Questions on scene geometry
━━━━
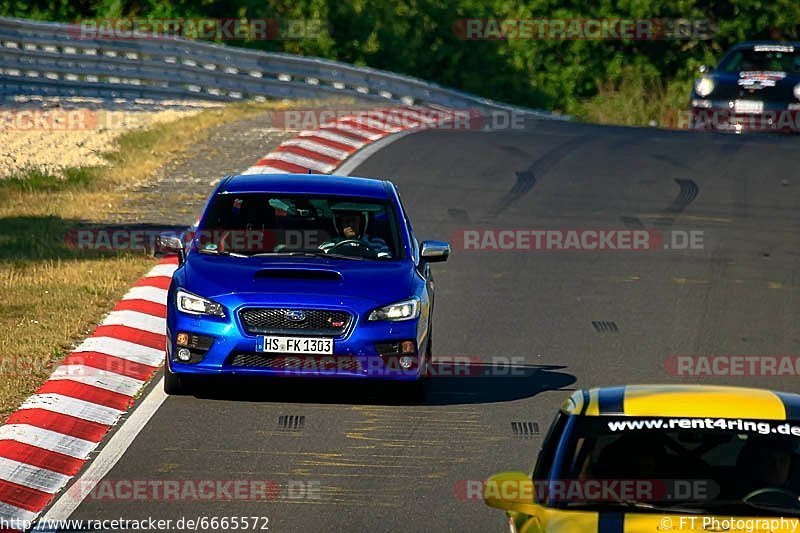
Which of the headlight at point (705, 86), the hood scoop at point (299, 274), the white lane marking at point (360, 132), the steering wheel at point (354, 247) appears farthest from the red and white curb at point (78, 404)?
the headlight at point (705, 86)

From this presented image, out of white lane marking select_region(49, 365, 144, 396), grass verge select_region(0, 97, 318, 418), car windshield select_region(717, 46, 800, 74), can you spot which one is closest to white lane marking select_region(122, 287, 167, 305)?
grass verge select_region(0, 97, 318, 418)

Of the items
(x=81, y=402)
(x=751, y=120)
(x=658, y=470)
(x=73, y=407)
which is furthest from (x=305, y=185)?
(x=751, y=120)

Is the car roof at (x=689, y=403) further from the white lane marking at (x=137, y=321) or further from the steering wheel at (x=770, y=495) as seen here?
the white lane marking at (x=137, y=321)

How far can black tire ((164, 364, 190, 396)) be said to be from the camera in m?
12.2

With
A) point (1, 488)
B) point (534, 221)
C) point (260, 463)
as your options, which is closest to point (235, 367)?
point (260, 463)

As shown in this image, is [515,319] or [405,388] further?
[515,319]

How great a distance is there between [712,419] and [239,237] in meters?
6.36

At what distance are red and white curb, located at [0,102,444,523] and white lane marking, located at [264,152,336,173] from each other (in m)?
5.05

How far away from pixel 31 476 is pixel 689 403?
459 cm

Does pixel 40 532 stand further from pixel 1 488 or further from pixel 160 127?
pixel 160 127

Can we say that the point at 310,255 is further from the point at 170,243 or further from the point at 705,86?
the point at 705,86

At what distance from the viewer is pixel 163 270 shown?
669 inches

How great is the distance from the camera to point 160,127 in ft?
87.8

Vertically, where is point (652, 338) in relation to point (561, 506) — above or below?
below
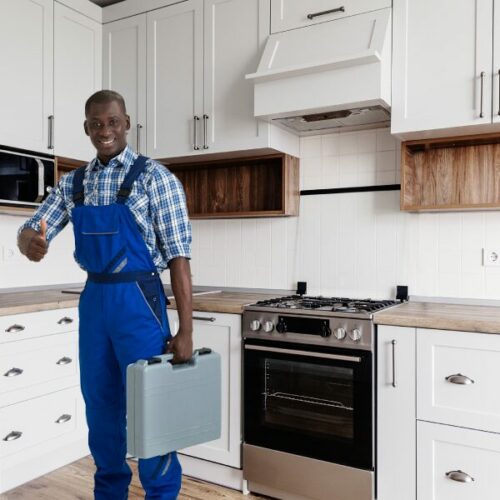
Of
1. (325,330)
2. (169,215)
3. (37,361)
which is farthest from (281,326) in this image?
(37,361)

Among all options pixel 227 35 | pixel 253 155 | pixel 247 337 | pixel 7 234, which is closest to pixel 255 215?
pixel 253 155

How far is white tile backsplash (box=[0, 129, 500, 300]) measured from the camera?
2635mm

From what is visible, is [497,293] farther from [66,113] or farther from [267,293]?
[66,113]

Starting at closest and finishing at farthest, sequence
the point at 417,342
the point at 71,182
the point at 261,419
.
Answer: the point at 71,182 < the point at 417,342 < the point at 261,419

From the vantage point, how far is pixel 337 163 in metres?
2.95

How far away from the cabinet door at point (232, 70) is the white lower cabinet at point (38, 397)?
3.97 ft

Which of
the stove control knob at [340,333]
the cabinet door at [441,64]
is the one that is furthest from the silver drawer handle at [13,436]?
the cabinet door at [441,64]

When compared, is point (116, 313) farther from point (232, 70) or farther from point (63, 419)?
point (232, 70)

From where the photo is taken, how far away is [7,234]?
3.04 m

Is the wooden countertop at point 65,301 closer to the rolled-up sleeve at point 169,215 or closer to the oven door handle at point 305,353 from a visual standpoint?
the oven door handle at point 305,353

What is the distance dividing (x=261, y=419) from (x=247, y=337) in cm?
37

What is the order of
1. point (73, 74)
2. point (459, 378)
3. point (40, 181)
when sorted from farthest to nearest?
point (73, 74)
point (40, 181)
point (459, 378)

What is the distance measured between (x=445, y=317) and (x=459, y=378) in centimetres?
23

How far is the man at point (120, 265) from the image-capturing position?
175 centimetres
━━━━
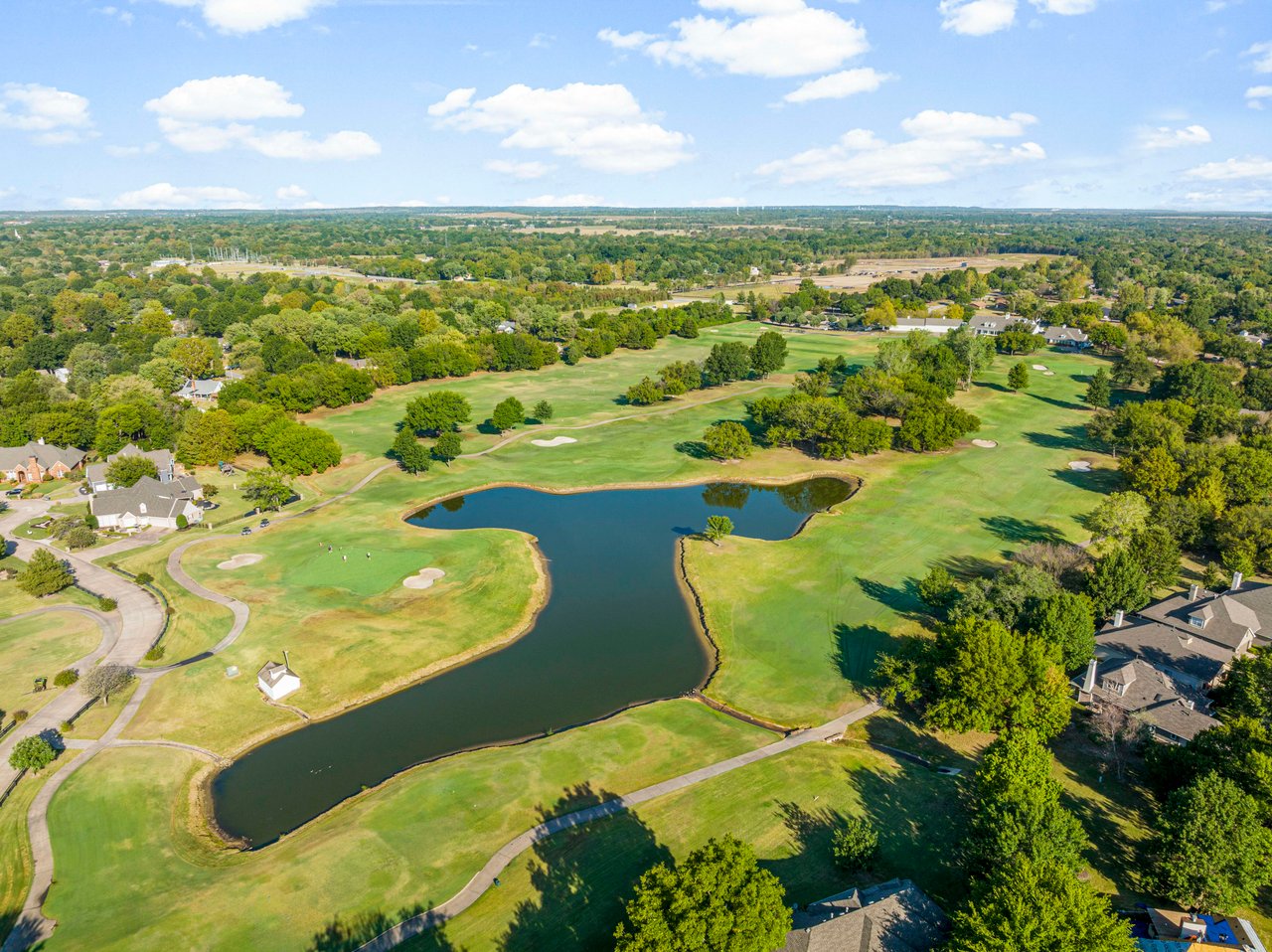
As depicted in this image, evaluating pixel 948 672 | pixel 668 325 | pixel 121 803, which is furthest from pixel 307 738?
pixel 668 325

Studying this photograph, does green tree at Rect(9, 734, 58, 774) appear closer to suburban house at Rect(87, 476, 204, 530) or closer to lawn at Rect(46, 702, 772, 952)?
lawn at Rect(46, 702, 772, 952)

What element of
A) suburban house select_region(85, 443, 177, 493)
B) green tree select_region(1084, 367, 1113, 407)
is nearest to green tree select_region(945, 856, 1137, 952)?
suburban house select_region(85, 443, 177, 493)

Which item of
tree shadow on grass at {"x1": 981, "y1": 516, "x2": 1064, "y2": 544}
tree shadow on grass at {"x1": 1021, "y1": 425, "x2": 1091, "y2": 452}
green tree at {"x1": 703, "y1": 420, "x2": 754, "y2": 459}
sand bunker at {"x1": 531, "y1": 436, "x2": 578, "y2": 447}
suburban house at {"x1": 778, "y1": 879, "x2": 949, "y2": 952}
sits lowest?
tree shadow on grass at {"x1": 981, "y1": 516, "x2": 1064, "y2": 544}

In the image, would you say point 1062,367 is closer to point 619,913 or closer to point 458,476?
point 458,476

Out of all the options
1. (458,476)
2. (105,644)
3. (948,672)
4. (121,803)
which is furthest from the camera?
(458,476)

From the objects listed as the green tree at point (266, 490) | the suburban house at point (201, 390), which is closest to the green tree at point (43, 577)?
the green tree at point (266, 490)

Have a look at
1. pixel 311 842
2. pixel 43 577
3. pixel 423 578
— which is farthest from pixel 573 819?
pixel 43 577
━━━━
**REQUIREMENT**
Write out the stretch of the listing from "How far is the" through "175 centimetres" again. Change "image-capturing position" to "camera" and leave everything else as it is.

**CORRECT RESULT**
How far is the man at point (120, 265) from the camera?
175 centimetres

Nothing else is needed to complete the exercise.